**Selected passage:**
You are J2 and half-Scandinavian, half-English, I think is quite rare! I mean your Y-DNA haplogroup in that area of Europe.
 
Hello everyone - first post here. I have read that J2a4 is fairly rare - likely even more so for me as I am 50% English and 43% Scandinavian (by autosomal DNA). Surname is Hunt. Research appears to indicate my ancestor moved into England (Wiltshire) after the Norman invasion of 1066.
I am Bulgarian and I am J2a4h also known as J-M530. Is this what u r? In Bulgarian this group is 2.4%, so it is rare for us too.It is also the biggest subgroup of J2a in Bulgaria and the second biggest J2 after the Balkan J2b2 which is 3.8%. This group is rare everywhere, still in is like 6-7% in Iran and it is observed in some places of Italy. Every European and Middle Eastern population has it, but in small %. I guessed we were the elite in the tribes :embarassed:
 
"Rare names are strikingly more likely to share haplogroups than are common names. In the highest-frequency decile, only 7/15 surname pairs share a haplogroup, as opposed to 14/15 for the lowest-frequency decile (p = 0.001). In the high-frequency half of all surname pairs, 47% share a haplogroup, while in the low-frequency half the figure is 69% (p < 0.01). Furthermore, a greater proportion of the sharing observed within the high-frequency half probably occurs by chance, since it is overwhelmingly (91%) in hg R1b, the most prevalent haplogroup in the population. By contrast, in the low-frequency half, only 65% of sharing is within hg R1b, and there are examples of sharing within the rare haplogroups (R1a, G, DE, J2, and K*), which strongly suggests that the sharing is due to common ancestry."
Genetic Signatures of Coancestry within Surnames.
http://www.sciencedirect.com/science/article/pii/S0960982206000650

"Some haplogroups that are rare (,10%) or absent in the controls exist at high frequencies within particular surnames: Examples are hgA1a in R, E1a in Bray, G in ‘‘Wadsworth,’’ J2 in Ketley, T in ‘‘Feakes,’’ Q* in ‘‘Mallinson,’’ R1* in ‘‘Northam,’’ and R1a in ‘‘Swindlehurst’’ (fig. 2a)."
Founders, Drift, and Infidelity: The Relationship between Y Chromosome Diversity and Patrilineal Surnames.

Stored data
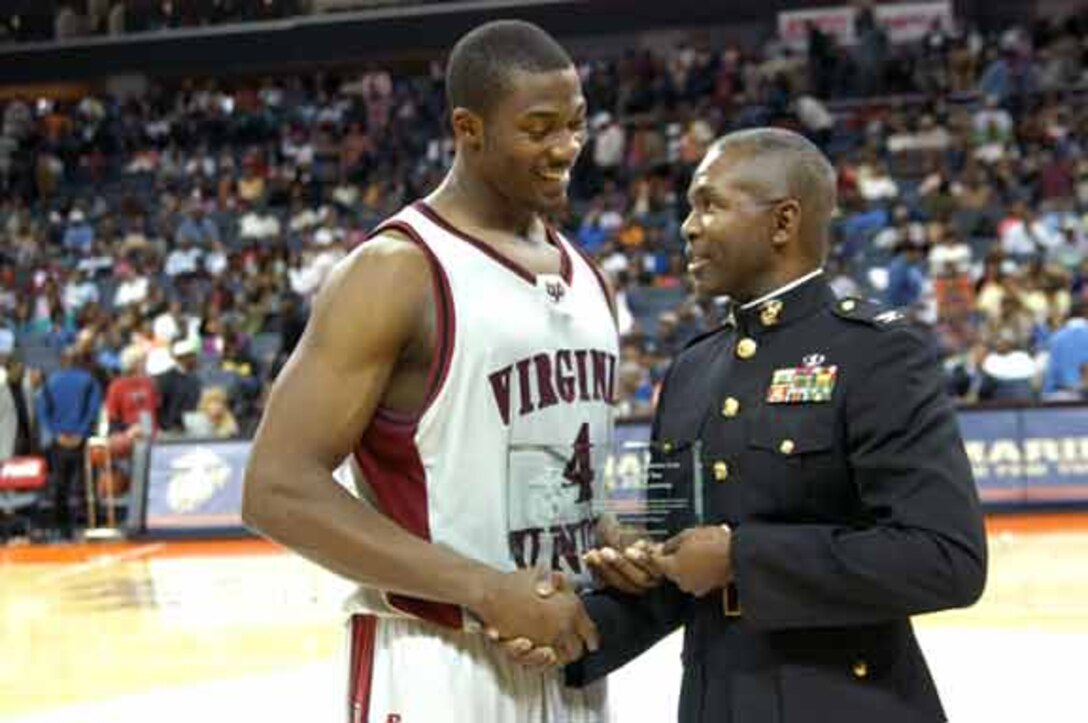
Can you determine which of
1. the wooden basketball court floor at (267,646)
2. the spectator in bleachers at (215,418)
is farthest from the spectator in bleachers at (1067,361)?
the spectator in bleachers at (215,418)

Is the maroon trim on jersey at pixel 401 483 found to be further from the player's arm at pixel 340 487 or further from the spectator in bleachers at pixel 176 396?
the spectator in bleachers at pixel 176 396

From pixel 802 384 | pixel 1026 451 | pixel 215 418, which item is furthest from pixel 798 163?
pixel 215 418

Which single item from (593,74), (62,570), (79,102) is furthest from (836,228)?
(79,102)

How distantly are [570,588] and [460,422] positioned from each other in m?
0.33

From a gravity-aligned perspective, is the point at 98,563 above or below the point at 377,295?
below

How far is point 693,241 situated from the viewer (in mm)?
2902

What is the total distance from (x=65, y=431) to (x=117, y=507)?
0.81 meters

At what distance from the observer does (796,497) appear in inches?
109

* * *

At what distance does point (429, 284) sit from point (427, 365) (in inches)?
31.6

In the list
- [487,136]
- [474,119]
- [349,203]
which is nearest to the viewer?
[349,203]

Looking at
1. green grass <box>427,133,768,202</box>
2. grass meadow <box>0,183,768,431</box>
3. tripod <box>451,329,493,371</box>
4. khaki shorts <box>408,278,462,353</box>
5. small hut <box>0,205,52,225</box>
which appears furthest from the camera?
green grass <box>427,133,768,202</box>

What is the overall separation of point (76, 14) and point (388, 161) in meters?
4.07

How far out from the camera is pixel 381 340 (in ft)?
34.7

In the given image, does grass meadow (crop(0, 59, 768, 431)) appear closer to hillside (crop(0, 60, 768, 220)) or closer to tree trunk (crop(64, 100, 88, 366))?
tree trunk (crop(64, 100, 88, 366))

**Problem to solve:** Summarize the discussion of the J2 haplogroup in two sentences. The stored data has nothing to do with this.

**Written response:** A poster surnamed Hunt, who is 50% English and 43% Scandinavian by autosomal DNA, has read that J2a4 is fairly rare, and a Bulgarian reply calls J2a4h (J-M530) rare everywhere, at 2.4% in Bulgaria and about 6-7% in Iran. Quoted studies report that rare surnames are more likely than common ones to share haplogroups, that sharing within rare haplogroups such as J2 strongly suggests common ancestry, and that J2 occurs at high frequency in the surname Ketley.